▶ STORED DATA:
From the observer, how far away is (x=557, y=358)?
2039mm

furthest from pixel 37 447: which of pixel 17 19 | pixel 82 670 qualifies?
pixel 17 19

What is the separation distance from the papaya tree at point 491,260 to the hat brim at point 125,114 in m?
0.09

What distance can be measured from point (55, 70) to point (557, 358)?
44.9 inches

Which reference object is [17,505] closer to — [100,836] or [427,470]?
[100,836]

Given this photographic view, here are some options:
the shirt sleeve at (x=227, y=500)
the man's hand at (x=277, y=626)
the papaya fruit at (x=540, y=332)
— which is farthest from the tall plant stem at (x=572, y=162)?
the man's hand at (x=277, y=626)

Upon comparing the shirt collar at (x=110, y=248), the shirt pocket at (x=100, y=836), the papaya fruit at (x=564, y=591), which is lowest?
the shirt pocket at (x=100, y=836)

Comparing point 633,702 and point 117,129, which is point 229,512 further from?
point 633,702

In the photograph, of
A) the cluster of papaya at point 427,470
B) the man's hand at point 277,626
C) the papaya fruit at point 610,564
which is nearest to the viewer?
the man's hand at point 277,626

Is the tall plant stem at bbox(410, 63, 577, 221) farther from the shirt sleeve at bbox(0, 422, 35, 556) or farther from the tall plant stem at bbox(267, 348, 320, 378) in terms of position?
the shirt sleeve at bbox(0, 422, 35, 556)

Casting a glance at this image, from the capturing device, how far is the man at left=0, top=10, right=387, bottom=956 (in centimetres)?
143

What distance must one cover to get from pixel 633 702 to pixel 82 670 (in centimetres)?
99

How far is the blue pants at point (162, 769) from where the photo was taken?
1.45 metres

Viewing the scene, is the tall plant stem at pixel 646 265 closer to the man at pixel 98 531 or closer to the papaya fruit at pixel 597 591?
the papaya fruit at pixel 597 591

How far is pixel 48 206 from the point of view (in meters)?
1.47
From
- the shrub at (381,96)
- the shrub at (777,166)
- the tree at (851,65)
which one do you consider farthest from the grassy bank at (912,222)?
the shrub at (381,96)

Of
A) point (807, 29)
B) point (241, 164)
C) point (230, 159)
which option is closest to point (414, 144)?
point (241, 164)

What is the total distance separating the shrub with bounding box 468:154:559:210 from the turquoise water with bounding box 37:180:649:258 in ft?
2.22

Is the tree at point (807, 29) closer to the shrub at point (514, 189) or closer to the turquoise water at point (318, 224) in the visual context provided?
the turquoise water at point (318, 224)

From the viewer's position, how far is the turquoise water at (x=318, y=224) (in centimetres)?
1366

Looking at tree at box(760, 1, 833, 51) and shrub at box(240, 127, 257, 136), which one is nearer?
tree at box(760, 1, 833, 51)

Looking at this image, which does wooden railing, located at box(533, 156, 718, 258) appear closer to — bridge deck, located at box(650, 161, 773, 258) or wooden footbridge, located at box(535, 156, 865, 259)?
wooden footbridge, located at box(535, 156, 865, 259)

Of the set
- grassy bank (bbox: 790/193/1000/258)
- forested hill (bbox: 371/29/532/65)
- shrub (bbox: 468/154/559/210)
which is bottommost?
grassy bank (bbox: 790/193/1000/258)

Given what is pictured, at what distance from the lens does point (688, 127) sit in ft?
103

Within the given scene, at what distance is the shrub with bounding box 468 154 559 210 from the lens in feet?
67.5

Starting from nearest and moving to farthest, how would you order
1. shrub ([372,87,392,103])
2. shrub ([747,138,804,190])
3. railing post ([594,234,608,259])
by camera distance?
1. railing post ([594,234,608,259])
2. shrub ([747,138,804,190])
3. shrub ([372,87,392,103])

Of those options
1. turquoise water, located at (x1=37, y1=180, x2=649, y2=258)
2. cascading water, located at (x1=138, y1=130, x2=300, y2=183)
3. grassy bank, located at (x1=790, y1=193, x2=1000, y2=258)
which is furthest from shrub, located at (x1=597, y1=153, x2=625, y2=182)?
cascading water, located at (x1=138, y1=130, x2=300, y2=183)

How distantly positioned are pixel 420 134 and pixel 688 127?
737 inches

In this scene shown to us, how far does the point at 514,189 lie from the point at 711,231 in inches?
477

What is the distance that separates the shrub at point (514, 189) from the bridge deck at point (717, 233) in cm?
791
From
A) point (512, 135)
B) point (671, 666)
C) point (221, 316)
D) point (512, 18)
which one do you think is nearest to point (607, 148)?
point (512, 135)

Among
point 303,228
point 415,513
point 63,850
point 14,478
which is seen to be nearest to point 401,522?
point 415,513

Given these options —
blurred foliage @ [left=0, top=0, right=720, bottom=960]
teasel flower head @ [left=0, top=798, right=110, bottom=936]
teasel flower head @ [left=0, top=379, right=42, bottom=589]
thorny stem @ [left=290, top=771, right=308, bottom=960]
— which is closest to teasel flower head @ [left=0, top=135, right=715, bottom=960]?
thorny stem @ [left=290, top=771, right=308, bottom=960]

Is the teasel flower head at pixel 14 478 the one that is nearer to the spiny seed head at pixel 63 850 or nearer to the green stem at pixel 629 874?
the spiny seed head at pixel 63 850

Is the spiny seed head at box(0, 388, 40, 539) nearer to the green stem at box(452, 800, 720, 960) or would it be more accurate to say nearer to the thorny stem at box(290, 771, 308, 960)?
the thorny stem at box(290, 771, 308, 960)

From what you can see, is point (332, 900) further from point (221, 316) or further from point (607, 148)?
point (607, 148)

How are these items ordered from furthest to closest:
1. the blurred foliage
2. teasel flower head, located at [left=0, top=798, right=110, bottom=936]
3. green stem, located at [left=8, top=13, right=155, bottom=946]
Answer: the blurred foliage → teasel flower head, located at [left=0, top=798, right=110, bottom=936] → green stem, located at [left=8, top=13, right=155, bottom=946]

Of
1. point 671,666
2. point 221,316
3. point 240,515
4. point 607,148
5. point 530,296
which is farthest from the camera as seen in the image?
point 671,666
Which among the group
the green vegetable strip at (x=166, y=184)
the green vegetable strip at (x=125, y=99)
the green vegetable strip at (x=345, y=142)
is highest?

▶ WHAT IS ASKED: Reproduce the data above, substituting "tall stalk" for each occurrence of "tall plant stem" and leaving everything else unchanged.

▶ EXERCISE OUTPUT:
From the observer, how far away is (x=557, y=358)?
2039mm

furthest from pixel 37 447: which of pixel 17 19 | pixel 82 670 qualifies?
pixel 17 19

What is the separation distance from the papaya tree at point 491,260 to the hat brim at point 125,114 in m?
0.09

What distance can be measured from point (55, 70) to point (557, 358)?
44.9 inches

Which reference object is [17,505] closer to — [100,836] or [427,470]?
[100,836]

Given this photographic view, here are some options:
the shirt sleeve at (x=227, y=500)
the man's hand at (x=277, y=626)
the papaya fruit at (x=540, y=332)
— which is farthest from the tall stalk at (x=572, y=162)?
the man's hand at (x=277, y=626)

Upon comparing the shirt collar at (x=110, y=248), the shirt pocket at (x=100, y=836), the papaya fruit at (x=564, y=591), which is lowest?
the shirt pocket at (x=100, y=836)

Comparing point 633,702 and point 117,129, which is point 229,512 further from?
point 633,702

In the photograph, of
A) the cluster of papaya at point 427,470
B) the man's hand at point 277,626
C) the papaya fruit at point 610,564
which is nearest to the viewer?
the man's hand at point 277,626

Is the tall stalk at bbox(410, 63, 577, 221) farther from the shirt sleeve at bbox(0, 422, 35, 556) or farther from the tall stalk at bbox(267, 348, 320, 378) in terms of position?
the shirt sleeve at bbox(0, 422, 35, 556)

Casting a glance at this image, from the capturing device, how far is the man at left=0, top=10, right=387, bottom=956 (in centimetres)?
143

What distance must one cover to get from pixel 633 702 to pixel 82 670 (in centimetres)?
99

How far is the blue pants at point (162, 769) from where the photo was taken?
1.45 metres

Viewing the scene, is the tall stalk at pixel 646 265 closer to the man at pixel 98 531 or closer to the papaya fruit at pixel 597 591?
the papaya fruit at pixel 597 591

How far is pixel 48 206 from the point of view (in meters)?
1.47
From
- the shrub at (381,96)
- the shrub at (777,166)
- the tree at (851,65)
which one do you consider farthest from the grassy bank at (912,222)?
the shrub at (381,96)

Of
A) point (807, 29)
B) point (241, 164)
C) point (230, 159)
which option is closest to point (414, 144)?
point (241, 164)

What is the total distance separating the shrub with bounding box 468:154:559:210 from the turquoise water with bounding box 37:180:649:258 in ft?
2.22

Is the tree at point (807, 29) closer to the shrub at point (514, 189) or closer to the turquoise water at point (318, 224) in the visual context provided?
the turquoise water at point (318, 224)

From the viewer's position, how far is the turquoise water at (x=318, y=224) (in centimetres)?
1366

Looking at tree at box(760, 1, 833, 51) and shrub at box(240, 127, 257, 136), which one is nearer?
tree at box(760, 1, 833, 51)

Looking at this image, which does wooden railing, located at box(533, 156, 718, 258) appear closer to — bridge deck, located at box(650, 161, 773, 258) or wooden footbridge, located at box(535, 156, 865, 259)?
wooden footbridge, located at box(535, 156, 865, 259)

Of the set
- grassy bank (bbox: 790/193/1000/258)
- forested hill (bbox: 371/29/532/65)
- shrub (bbox: 468/154/559/210)
which is bottommost?
grassy bank (bbox: 790/193/1000/258)

Given what is pictured, at what distance from the lens does point (688, 127) sit in ft?
103

Within the given scene, at what distance is the shrub with bounding box 468 154 559 210 from the lens in feet?
67.5

Starting from nearest and moving to farthest, how would you order
1. shrub ([372,87,392,103])
2. shrub ([747,138,804,190])
3. railing post ([594,234,608,259])
by camera distance?
1. railing post ([594,234,608,259])
2. shrub ([747,138,804,190])
3. shrub ([372,87,392,103])

Of those options
1. turquoise water, located at (x1=37, y1=180, x2=649, y2=258)
2. cascading water, located at (x1=138, y1=130, x2=300, y2=183)
3. grassy bank, located at (x1=790, y1=193, x2=1000, y2=258)
which is furthest from shrub, located at (x1=597, y1=153, x2=625, y2=182)?
cascading water, located at (x1=138, y1=130, x2=300, y2=183)

How distantly positioned are pixel 420 134 and pixel 688 127?
737 inches

In this scene shown to us, how far does the point at 514,189 lie from the point at 711,231 in inches?
477

What is the distance that separates the shrub at point (514, 189) from the bridge deck at point (717, 233) in cm?
791
From
A) point (512, 135)
B) point (671, 666)
C) point (221, 316)
D) point (512, 18)
which one do you think is nearest to point (607, 148)?
point (512, 135)

Among
point 303,228
point 415,513
point 63,850
point 14,478
which is seen to be nearest to point 401,522?
point 415,513

Given these options —
blurred foliage @ [left=0, top=0, right=720, bottom=960]
teasel flower head @ [left=0, top=798, right=110, bottom=936]
teasel flower head @ [left=0, top=379, right=42, bottom=589]
thorny stem @ [left=290, top=771, right=308, bottom=960]
— which is closest to teasel flower head @ [left=0, top=135, right=715, bottom=960]?
thorny stem @ [left=290, top=771, right=308, bottom=960]

Is the teasel flower head at pixel 14 478 the one that is nearer to the spiny seed head at pixel 63 850 or nearer to the green stem at pixel 629 874?
the spiny seed head at pixel 63 850

Is the spiny seed head at box(0, 388, 40, 539) nearer to the green stem at box(452, 800, 720, 960) or would it be more accurate to say nearer to the thorny stem at box(290, 771, 308, 960)?
the thorny stem at box(290, 771, 308, 960)

From what you can see, is point (332, 900) further from point (221, 316) or further from point (607, 148)?
point (607, 148)

How are these items ordered from furthest to closest:
1. the blurred foliage
2. teasel flower head, located at [left=0, top=798, right=110, bottom=936]
3. green stem, located at [left=8, top=13, right=155, bottom=946]
Answer: the blurred foliage → teasel flower head, located at [left=0, top=798, right=110, bottom=936] → green stem, located at [left=8, top=13, right=155, bottom=946]

Of
1. point 671,666
2. point 221,316
3. point 240,515
4. point 607,148
5. point 530,296
which is farthest from the camera as seen in the image?
point 671,666
Which among the group
the green vegetable strip at (x=166, y=184)
the green vegetable strip at (x=125, y=99)
the green vegetable strip at (x=345, y=142)
is highest?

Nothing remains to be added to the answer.